Victims could return “to the lion’s den” where the abuse took place and relive traumatic experiences without any offer of justice or compensation at the end, MSPs were told. Many people were reduced to tears by an NCF pilot, entitled Time To Be Heard, and regretted taking part because of the emotional trauma it caused, MSPs also heard.

Some victims are said to have felt that Time To Be Heard undermined their rights from the outset by requiring confidentiality clauses, that their testimony was not reflected in the final report and believed that official documents and court papers were ignored. Victims also questioned the decision to use Sacro, a community justice organisation which works with offenders, to conduct a pilot for victims.

David Whelan, spokesman for the Former Boys and Girls Abused in Quarries Homes group, said the NCF model “is not appropriate for vulnerable adults who have been abused”.

He said: “I think it’s immoral that you are asking survivors to resolve their issues independently. Some people have had to sign confidentiality clauses at the beginning of the process, so they are being denied rights at the beginning of the process. From the people that we represent, a lot of them came out more damaged than when they went in. We’re not criminals, we’re victims.”

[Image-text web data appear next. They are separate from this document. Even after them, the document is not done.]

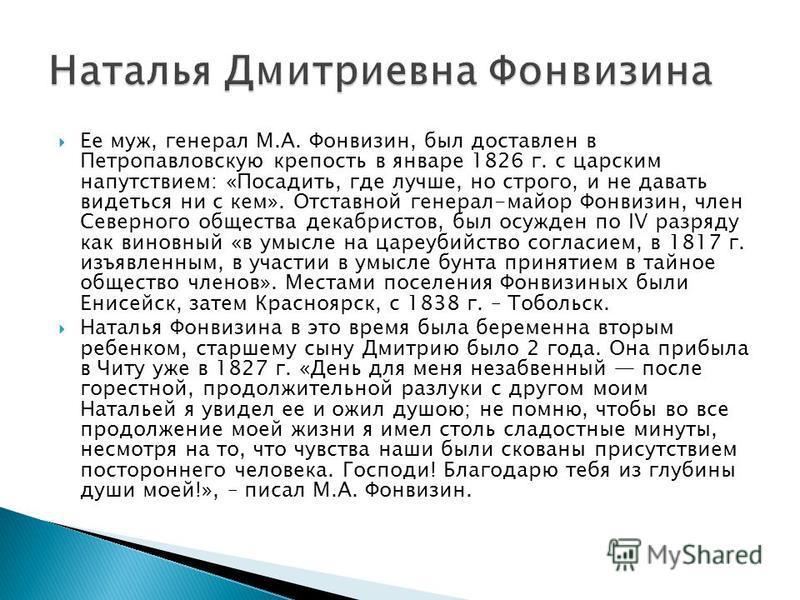 Ее муж, генерал М.А. Фонвизин, был доставлен в Петропавловскую крепость в январе 1826 г. с царским напутствием: «Посадить, где лучше, но строго, и не давать видеться ни с кем». Отставной генерал-майор Фонвизин, член Северного общества декабристов, бы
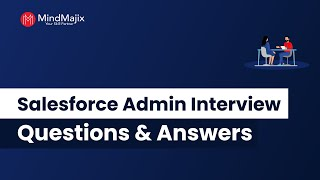 Salesforce Admin Interview Questions And Answers For Freshers & Experienced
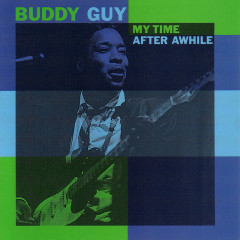 My Time After Awhile - Buddy Guy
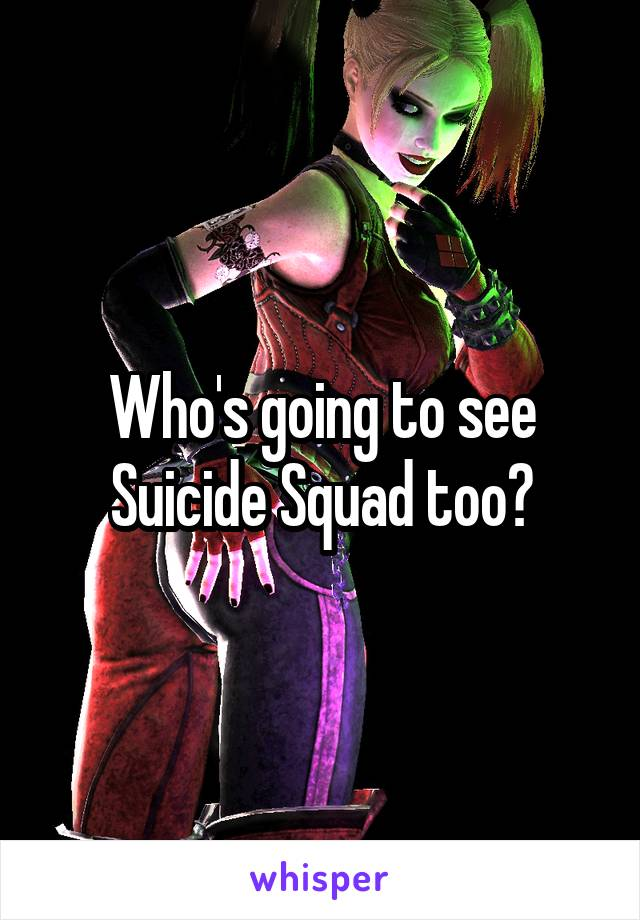 Who's going to see Suicide Squad too?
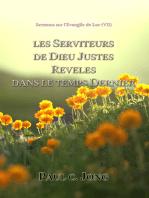 Sermons Sur L'Evangile De Luc ( VII ) - Les Serviteurs De Dieu Justes Reveles Dans Le Temps Dernier.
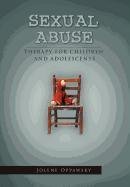 9781465379191: Sexual Abuse: Therapy for Children and Adolescents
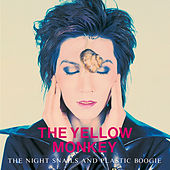 The Night Snails And Plastic Boogie (Remastered) von The Yellow Monkey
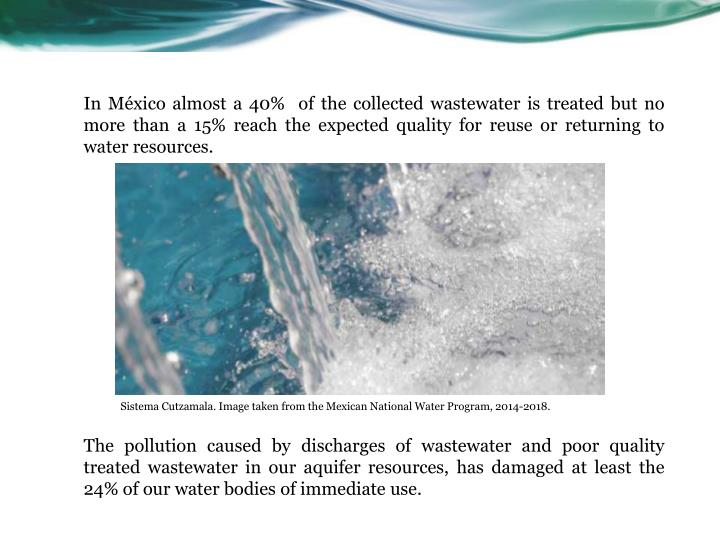 In México almost a 40%  of the collected wastewater is treated but no more than a 15% reach the expected quality for reuse or returning to water resources.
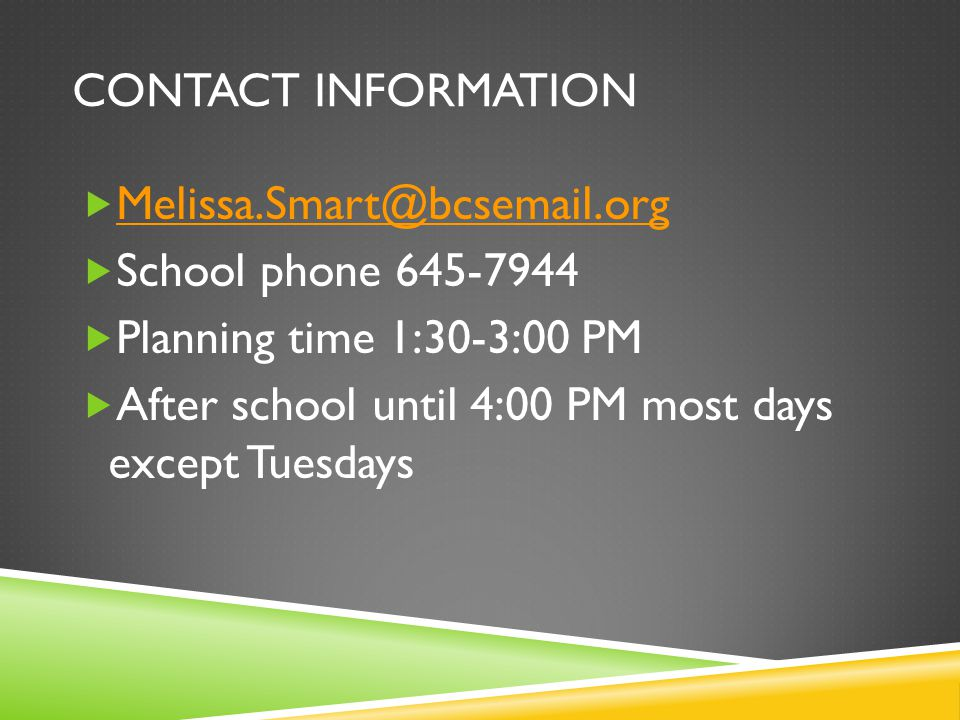 CONTACT INFORMATION  Melissa.Smart@bcsemail.org Melissa.Smart@bcsemail.org  School phone 645-7944  Planning time 1:30-3:00 PM  After school until 4:00 PM most days except Tuesdays
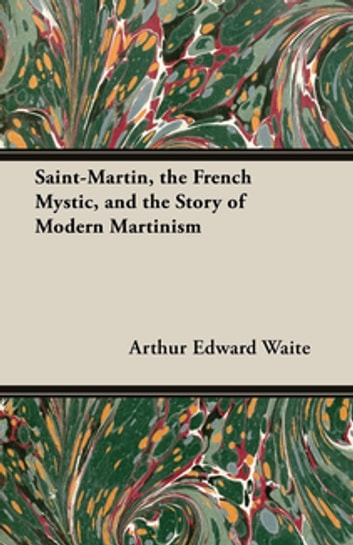 Saint-Martin, the French Mystic, and the Story of Modern Martinism ebook by Arthur Edward Waite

Helen Holland, who has petitioned the Scottish Parliament for a compensation scheme for victims of child abuse, said: “Anybody that I know that went through that process have come out worse off. I speak to some of them and they cry every single time because they say ‘I wish I had never done it; all it did was open up a can of worms; I can’t get the lid back on now. How do I get back to sleep at night?’.

“This is where the NCF fails. You’re asking people to come forward, speak and walk out the door. People can’t do that. You cannot suffer 10 years of abuse or torture and then come forward and speak about it for one afternoon to people you have never met and are never going to see again.

“You don’t know if you’re going to get any justice at the end. You don’t know if they’re even going to take the issues on board and take them back to the institution.”